The Nation (Nairobi)

Kenya: Rent Control Will Destroy City's Housing

Collins Kouwuor

22 June 2008


opinion

Nairobi — In Finance Minister Amos Kimunya's budget speech, he said the Landlord and Tenant Bill would be passed to facilitate the availability of affordable housing to the urban poor.

The Landlord and Tenant Bill is a rent and eviction control bill that is set to repeal the existing rent control statutes. The Rent Restriction Act and Landlord and Tenant Act are the current legislations regulating controlled or protected tenancies in residential and commercial properties, respectively.

Currently, residential tenancies of monthly rents of Sh2,500 and below, and commercial properties rented out for five years or less are controlled by the above laws. The Landlord and Tenant Bill proposes to extend rent control to residential units of monthly rents of Sh30,000. Most residential units in Nairobi fall within this rent ceiling such as those in South B, South C and Langata estates.

The celebrated Swedish economist and socialist, Assar Lindbeck, once said, "In many cases, rent control appears to be the most efficient technique presently known to destroy a city - except for bombing". Further, notable scholars are in agreement that ceilings on rent reduce both the quantity and quality of the housing units.

Low rents

Rent control discourages the development of affordable housing as property developers tend to shun constructing new housing units falling within the jurisdiction of the rent and eviction control statutes due to low rents.

Since the rents receivable from these units are low, the property owners are not able to carry out maintenance of the rented housing units, leading to faster deterioration of the existing housing stock and consequent shortage.
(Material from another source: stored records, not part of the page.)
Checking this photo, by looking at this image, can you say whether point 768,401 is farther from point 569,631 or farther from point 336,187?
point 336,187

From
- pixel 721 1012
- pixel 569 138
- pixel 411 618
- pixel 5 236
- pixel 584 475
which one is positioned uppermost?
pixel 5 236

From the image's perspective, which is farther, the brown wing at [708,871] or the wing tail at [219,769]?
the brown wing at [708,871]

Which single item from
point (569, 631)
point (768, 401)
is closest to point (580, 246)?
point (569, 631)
The tenants in these units therefore have to stay under deplorable conditions, a fact that is vivid in most housing units provided by local authorities and some parastatals.

Tenants of low rent housing tend to hoard the housing units thereby removing them from circulation and availability in the market. This exacerbates the shortage of such housing units and also creates an uncontrolled market where new tenants are charged rent several times higher than normal market rent.

Urban poor

Rent and eviction control also accelerates gentrification whereby the poor and low income working class are forced out of the controlled housing units by the high income working class.

A classic example of gentrification is what happened with the flats in Nyayo Highrise and Makongeni near Gikomba market in Nairobi.

Rent control, like other price controls, are built around the concept that one particular group, the providers of essential products, is a nefarious clique that must be wrestled into submission by the government.

However, rent control is poor economics which, despite its good intentions, leads to creation of less housing units, reduces their quality, increases rent, deters new housing investments and increases urban blight. It is a disease of the mind that soon becomes a disease of the market.

Resists infection

A country that resists infection by this disease is rewarded with a normal competitive housing market in which housing is available at every price level. A country that succumbs to the disease of rent control is doomed to never-ending house-to-house warfare over an ever diminishing supply of unaffordable housing.

Rent and eviction control legislation will not encourage faster development of affordable housing units to the urban poor but will make housing units unaffordable and inaccessible to the majority of the renting workforce.

Public policy must instead create incentives to the supply side through tax holidays, revision of building codes to encourage use of low cost local building materials and techniques and so on, as this will undoubtedly result in lower rents for the urban poor.

Collins Kouwour is a Land Economist and Chairman of Valuation and Estate Management Chapter of the Institution of Surveyors of Kenya.